As usually is the case with Rippon, it was his persona between skates that made headlines. He gave one of the strangest, most delightful post-skate interviews we’ve seen following the short program, attributing witchcraft to his late-career surge and measuring his excitement on a scale of Meryl Streeps. He could barely disguise his wily grin as he ribbed otherwise staid interviewer Andrea Joyce: “I went out there and I was like, Adam, Andrea’s watching and you have to go out there and do it for her. Because she’s wearing a statement necklace and you’re at the Olympics.”
Honestly, when was the last time you saw an athlete actually enjoy being at the Olympics? And, finally, a gay figure skater being unabashedly himself?
As Sam Greisman wrote on Twitter, "an openly, 'non-passing,' sassy, beautiful gay 20-something daring America not to love him and becoming the sweetheart of the Olympic Games is very moving" to a lot of people.
There’s this thing that happens when you’re a gay man in the generation that Rippon and I share, where you spend much of your life shrinking who you are to conform, in contrast to the watershed moments in your life when you unapologetically seize the spotlight and dance in it as your true self. Like any good gay, Rippon knows how to find his light, and he’s taking advantage of every last second of it at the games. We’re envious of all the young people who get to witness it.
And that leads us to our biggest point when it comes to Adam Rippon. On behalf of gays everywhere, we want to thank this sassy, gregarious, sometimes off-putting, often-fabulous superstar for NOT FALLING.
Rippon performed a beautiful, clean free skate. He’s not a jumper. He was never going to be a medal contender because he doesn’t have a quad, a fact that he is self-aware about. All of the collective energy the nation sent him as we watched his routine with bated breath couldn’t spin that fourth, competitive rotation.
To be honest, watching Rippon’s lyrical, languid routine, I wouldn’t want him to ruin the beauty of it by attempting a quad and landing on his ass like so many of competitors, just for the sake of points. (Props to Johnny Weir for pointing out this problematic scoring system, likening it to football: If Tom Brady throws a pass and the receiver misses it, the Patriots don’t get points just because he tried it.)
Rippon actually finished top among the Americans after the short program, though he was bottom after the free skate. (So vers, that guy.) But to reiterate the point, he did not fall.

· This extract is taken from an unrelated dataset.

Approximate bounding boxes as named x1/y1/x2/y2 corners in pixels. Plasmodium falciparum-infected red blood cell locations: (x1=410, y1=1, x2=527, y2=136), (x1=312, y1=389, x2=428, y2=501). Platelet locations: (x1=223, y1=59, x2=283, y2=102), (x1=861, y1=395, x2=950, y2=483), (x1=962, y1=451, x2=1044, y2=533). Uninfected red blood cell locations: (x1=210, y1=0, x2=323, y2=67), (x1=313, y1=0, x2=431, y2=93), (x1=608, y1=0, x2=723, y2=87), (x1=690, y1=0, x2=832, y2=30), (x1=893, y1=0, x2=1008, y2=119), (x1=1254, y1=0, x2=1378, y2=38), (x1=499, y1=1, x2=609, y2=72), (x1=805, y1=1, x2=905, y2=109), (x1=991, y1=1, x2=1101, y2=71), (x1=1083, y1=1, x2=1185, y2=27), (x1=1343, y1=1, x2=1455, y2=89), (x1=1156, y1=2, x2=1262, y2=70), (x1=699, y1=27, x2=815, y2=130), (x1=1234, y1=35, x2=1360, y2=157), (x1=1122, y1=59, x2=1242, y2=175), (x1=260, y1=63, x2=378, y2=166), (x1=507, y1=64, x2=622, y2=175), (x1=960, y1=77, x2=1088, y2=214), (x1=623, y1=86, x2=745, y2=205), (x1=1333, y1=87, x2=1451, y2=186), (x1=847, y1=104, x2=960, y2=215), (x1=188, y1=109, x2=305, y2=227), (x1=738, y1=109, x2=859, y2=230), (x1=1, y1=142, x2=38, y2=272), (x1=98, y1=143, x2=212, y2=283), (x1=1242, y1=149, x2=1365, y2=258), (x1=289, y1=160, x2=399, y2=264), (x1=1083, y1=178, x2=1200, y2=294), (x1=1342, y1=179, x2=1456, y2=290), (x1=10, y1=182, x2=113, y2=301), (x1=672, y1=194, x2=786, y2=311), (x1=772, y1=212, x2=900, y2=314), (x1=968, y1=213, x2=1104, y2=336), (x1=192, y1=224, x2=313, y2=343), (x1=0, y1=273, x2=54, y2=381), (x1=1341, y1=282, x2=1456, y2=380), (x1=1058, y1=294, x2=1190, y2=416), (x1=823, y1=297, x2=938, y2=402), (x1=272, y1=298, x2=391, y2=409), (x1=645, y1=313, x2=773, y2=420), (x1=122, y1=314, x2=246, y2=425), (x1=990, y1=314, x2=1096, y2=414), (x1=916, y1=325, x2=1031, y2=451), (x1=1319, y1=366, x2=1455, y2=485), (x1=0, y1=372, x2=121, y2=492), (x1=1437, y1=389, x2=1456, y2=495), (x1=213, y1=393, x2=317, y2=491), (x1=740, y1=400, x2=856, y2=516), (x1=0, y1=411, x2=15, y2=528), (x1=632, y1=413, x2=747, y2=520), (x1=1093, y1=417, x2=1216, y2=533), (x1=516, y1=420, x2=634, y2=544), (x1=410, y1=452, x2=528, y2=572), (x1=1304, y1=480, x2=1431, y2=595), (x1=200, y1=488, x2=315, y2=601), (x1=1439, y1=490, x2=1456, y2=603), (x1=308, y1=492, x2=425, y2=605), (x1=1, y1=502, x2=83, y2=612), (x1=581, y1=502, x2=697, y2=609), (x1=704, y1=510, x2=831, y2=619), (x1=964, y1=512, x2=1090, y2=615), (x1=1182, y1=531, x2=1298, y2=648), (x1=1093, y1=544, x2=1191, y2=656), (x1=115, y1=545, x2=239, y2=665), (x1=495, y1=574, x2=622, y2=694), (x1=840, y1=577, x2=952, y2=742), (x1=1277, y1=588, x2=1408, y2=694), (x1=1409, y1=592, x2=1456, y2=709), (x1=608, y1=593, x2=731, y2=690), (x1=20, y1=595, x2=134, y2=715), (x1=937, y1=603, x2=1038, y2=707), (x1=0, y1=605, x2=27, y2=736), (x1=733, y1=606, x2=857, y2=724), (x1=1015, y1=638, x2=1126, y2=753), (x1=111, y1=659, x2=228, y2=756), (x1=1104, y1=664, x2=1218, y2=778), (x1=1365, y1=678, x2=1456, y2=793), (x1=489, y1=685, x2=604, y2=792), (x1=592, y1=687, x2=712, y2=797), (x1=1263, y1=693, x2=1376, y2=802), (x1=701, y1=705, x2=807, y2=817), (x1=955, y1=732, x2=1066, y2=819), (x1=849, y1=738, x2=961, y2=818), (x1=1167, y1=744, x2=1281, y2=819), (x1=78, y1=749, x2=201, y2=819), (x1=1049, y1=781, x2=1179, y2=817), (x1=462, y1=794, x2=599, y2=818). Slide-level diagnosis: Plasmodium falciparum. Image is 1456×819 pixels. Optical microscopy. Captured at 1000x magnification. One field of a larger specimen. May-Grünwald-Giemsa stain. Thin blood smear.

That means something, not just to Team U.S.A. at the Olympics, but to the hopeful gay community for which he’s become an avatar throughout these games.
You can’t take his skating away from him. He did that. He wasn’t a jester, or a sideshow that would be easy to write off because of his cheeky public persona. I mean he was that, sure, but he was a skater, too—a damn good one. He was a skater who did his job, arguably more competently than his countrymen. He was a gay on a sports stage of this caliber who you can’t dismiss. He did that for us.
Technically, the American men failed. They didn’t medal. That’s not good! But they’ve each contributed so much more.
Through their skating, and, in Rippon’s case, through his mere, fearless existence, they’ve changed our opinion of what is possible. In their discipline, yes: we’re bracing ourselves for the dizziness of quintuple jumps and endless quads in 2022. But also in how we define athleticism, strength, masculinity, and sports stardom as a culture.
Zhou, Chen, and Rippon made history. If only there was a podium for that.